_Dataset excerpts_

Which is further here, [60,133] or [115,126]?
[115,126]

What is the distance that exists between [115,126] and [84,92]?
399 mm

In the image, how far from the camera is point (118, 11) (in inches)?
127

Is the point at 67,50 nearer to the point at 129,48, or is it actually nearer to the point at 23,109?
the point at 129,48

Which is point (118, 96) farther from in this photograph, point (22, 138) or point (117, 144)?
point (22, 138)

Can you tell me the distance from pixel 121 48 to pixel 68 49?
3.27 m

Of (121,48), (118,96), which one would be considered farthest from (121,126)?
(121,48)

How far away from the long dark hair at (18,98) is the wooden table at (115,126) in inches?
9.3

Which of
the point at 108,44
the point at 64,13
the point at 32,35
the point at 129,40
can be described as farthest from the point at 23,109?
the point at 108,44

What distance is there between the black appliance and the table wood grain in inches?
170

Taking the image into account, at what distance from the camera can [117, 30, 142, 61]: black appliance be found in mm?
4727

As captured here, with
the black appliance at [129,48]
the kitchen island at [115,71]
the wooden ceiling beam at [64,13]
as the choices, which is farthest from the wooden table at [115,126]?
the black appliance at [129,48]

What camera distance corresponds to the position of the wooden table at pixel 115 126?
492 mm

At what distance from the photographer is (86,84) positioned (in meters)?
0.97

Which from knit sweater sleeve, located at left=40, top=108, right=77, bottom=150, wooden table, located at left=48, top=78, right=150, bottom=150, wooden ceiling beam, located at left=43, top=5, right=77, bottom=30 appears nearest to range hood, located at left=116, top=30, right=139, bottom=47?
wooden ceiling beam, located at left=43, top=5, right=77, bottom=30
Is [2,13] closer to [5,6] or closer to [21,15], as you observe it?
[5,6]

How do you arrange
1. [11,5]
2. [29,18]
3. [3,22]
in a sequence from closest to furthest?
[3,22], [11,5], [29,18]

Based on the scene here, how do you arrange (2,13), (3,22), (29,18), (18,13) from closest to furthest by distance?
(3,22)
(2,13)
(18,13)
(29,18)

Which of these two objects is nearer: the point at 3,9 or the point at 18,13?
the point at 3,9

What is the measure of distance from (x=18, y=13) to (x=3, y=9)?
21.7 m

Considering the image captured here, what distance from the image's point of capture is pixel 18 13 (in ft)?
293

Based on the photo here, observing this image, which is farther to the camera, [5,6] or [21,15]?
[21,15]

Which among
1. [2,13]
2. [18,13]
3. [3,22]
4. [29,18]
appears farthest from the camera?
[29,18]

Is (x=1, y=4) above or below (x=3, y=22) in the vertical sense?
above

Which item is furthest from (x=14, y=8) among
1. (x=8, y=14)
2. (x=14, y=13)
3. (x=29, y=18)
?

_Request_
In the listing above, swap "wooden table" for "dining table" and reproduce every line with nothing else changed.

_Reply_
Which is further here, [60,133] or [115,126]?
[115,126]

What is the distance that exists between [115,126] and [84,92]?
399 mm

In the image, how far from the camera is point (118, 11) (in inches)?
127

Is the point at 67,50 nearer to the point at 129,48, or is it actually nearer to the point at 23,109?
the point at 129,48

Which is point (118, 96) farther from in this photograph, point (22, 138) or point (117, 144)?
point (22, 138)

Can you tell me the distance from pixel 121 48 to pixel 68 49?
3.27 m

Of (121,48), (118,96), which one would be considered farthest from (121,126)?
(121,48)

How far away from the long dark hair at (18,98) is the dining table at (115,126) in inches?
9.3

Which of
the point at 108,44
the point at 64,13
the point at 32,35
the point at 129,40
can be described as farthest from the point at 23,109?
the point at 108,44

What distance is there between the black appliance and the table wood grain in inches?
170

Taking the image into account, at what distance from the camera can [117, 30, 142, 61]: black appliance be found in mm?
4727

As captured here, with
the black appliance at [129,48]
the kitchen island at [115,71]
the wooden ceiling beam at [64,13]
as the choices, which is farthest from the dining table at [115,126]?
the black appliance at [129,48]

What camera distance corresponds to the position of the dining table at pixel 115 126?
492 mm

At what distance from the photographer is (86,84) positioned (in meters)?
0.97

Which from knit sweater sleeve, located at left=40, top=108, right=77, bottom=150, dining table, located at left=48, top=78, right=150, bottom=150, wooden ceiling beam, located at left=43, top=5, right=77, bottom=30 appears nearest to range hood, located at left=116, top=30, right=139, bottom=47?
wooden ceiling beam, located at left=43, top=5, right=77, bottom=30
Is [2,13] closer to [5,6] or closer to [21,15], as you observe it?
[5,6]

How do you arrange
1. [11,5]
2. [29,18]
3. [3,22]
in a sequence from closest to furthest?
[3,22], [11,5], [29,18]

Based on the scene here, how do you arrange (2,13), (3,22), (29,18), (18,13) from closest to furthest by distance?
(3,22)
(2,13)
(18,13)
(29,18)

Which of these two objects is nearer: the point at 3,9 or the point at 18,13?
the point at 3,9

What is the measure of distance from (x=18, y=13) to (x=3, y=9)?
21.7 m

Considering the image captured here, what distance from the image's point of capture is pixel 18 13 (in ft)?
293

Based on the photo here, observing this image, which is farther to the camera, [5,6] or [21,15]?
[21,15]

Which among
1. [2,13]
2. [18,13]
3. [3,22]
4. [29,18]
appears farthest from the camera?
[29,18]

Is (x=1, y=4) above or below (x=3, y=22) in the vertical sense?
above

Which item is furthest from (x=14, y=8) among
1. (x=8, y=14)
2. (x=14, y=13)
3. (x=29, y=18)
?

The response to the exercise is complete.